#### [What is expected]
Render the text of each item below as a Markdown table with two columns, No. and Text, one row per line, skipping blank lines. Leave the pictures out of the answer.

#### [Raw data]
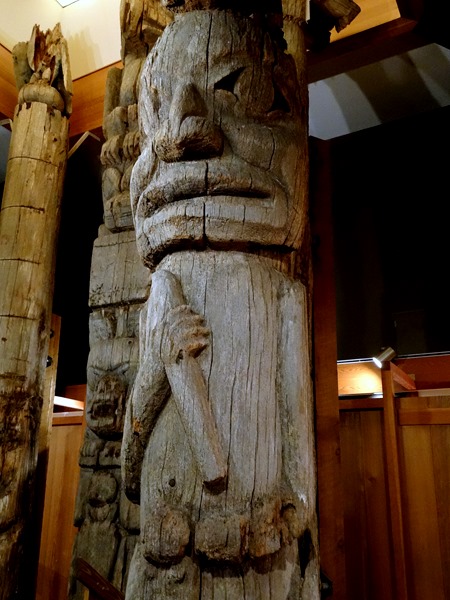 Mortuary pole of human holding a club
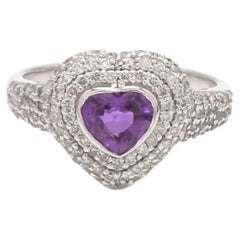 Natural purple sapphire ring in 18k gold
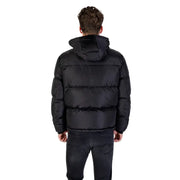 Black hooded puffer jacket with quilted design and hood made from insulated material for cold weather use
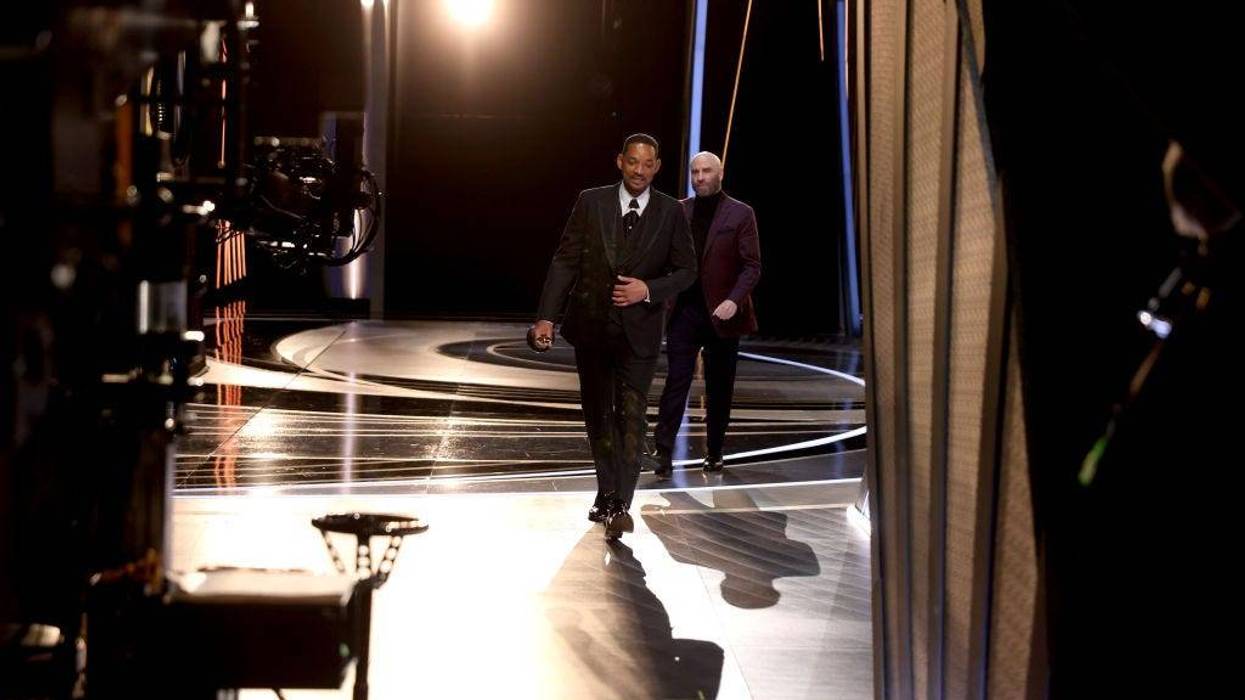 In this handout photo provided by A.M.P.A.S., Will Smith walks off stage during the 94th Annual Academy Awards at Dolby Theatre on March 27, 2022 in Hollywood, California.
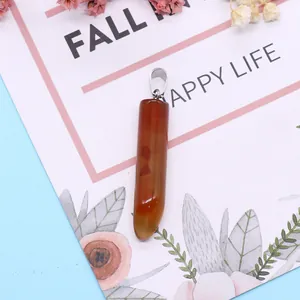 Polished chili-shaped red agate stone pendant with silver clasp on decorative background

#### [The answer]
| No. | Text |
|---|---|
| 1 |  Mortuary pole of human holding a club |
| 2 |  Natural purple sapphire ring in 18k gold |
| 3 |  Black hooded puffer jacket with quilted design and hood made from insulated material for cold weather use |
| 4 |  In this handout photo provided by A.M.P.A.S., Will Smith walks off stage during the 94th Annual Academy Awards at Dolby Theatre on March 27, 2022 in Hollywood, California. |
| 5 |  Polished chili-shaped red agate stone pendant with silver clasp on decorative background |